>>>
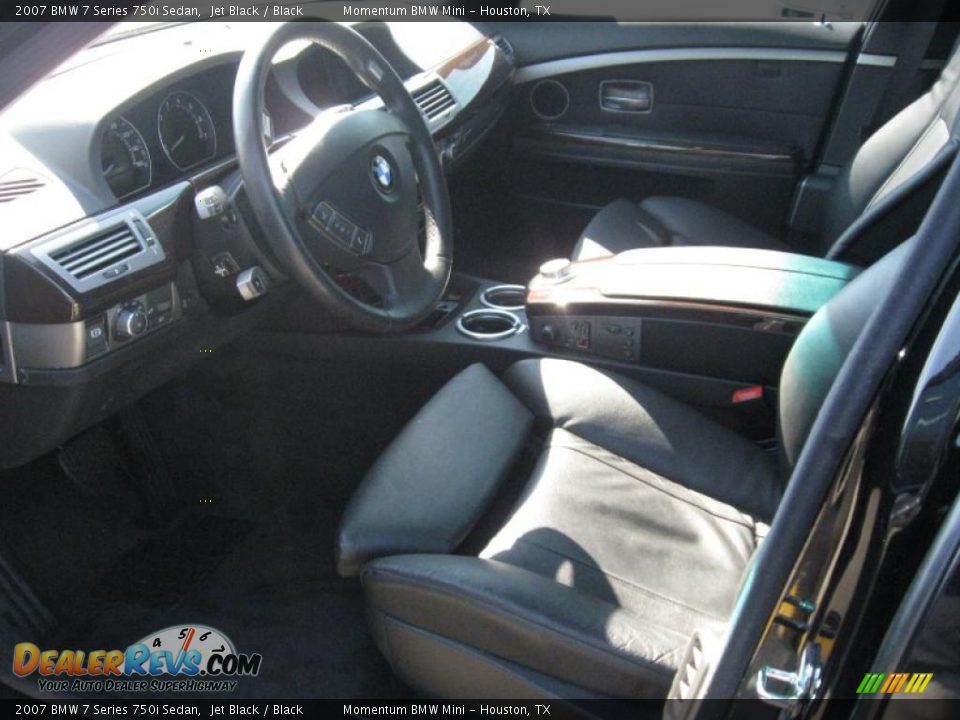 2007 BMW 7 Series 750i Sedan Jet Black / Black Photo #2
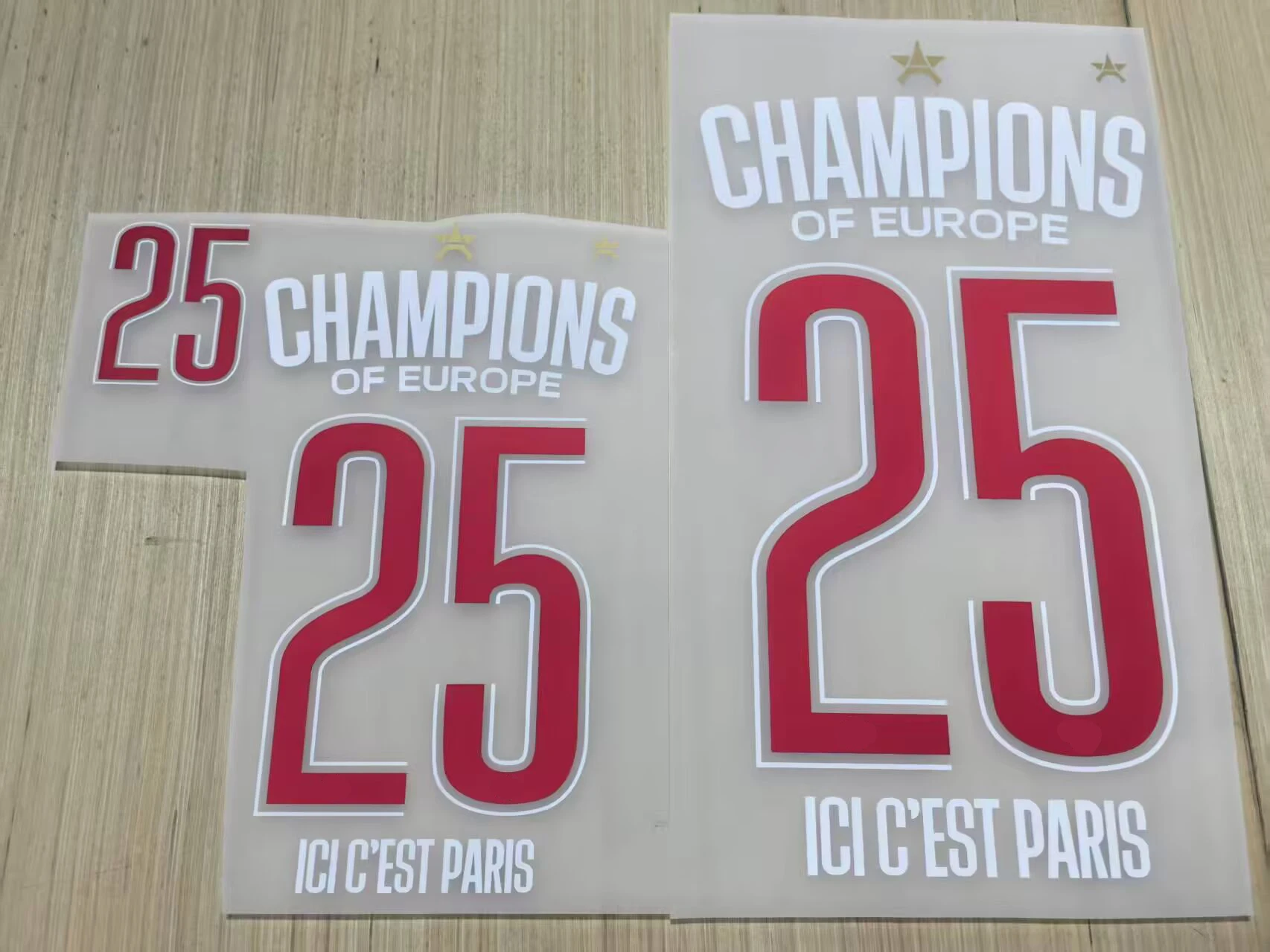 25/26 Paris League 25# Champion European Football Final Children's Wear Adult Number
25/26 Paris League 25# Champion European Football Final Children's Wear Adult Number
<<<
>>>
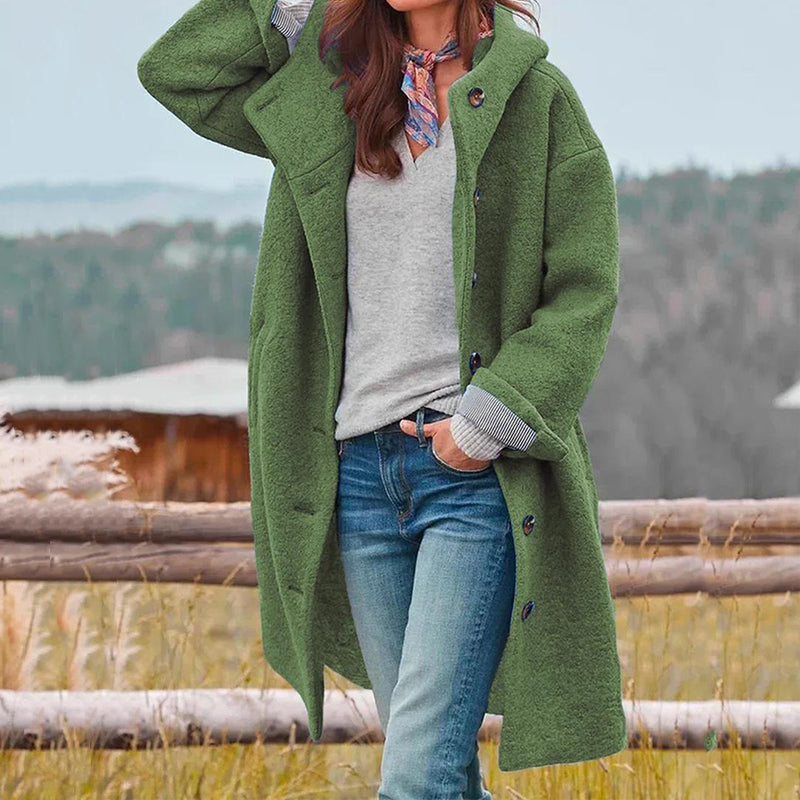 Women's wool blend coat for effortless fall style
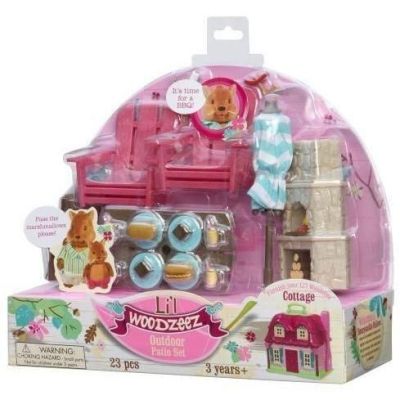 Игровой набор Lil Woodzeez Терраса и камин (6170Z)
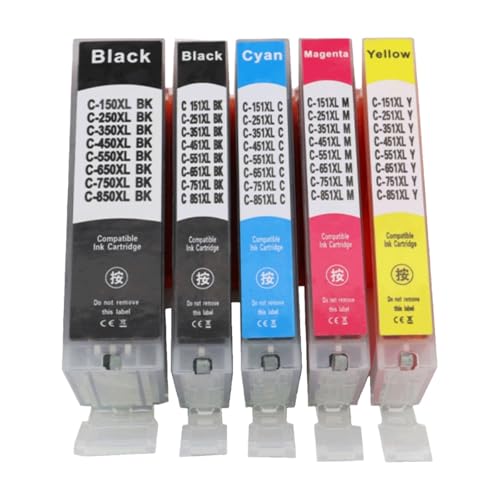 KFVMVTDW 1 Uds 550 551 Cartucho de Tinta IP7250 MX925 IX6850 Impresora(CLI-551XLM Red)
<<<
Reproduce the lines from the one containing "Women's wool blend" through the one containing "KFVMVTDW 1 Uds", including both of those lines, and leave out the pictures.

## Response to the task
 Women's wool blend coat for effortless fall style
 Игровой набор Lil Woodzeez Терраса и камин (6170Z)
 KFVMVTDW 1 Uds 550 551 Cartucho de Tinta IP7250 MX925 IX6850 Impresora(CLI-551XLM Red)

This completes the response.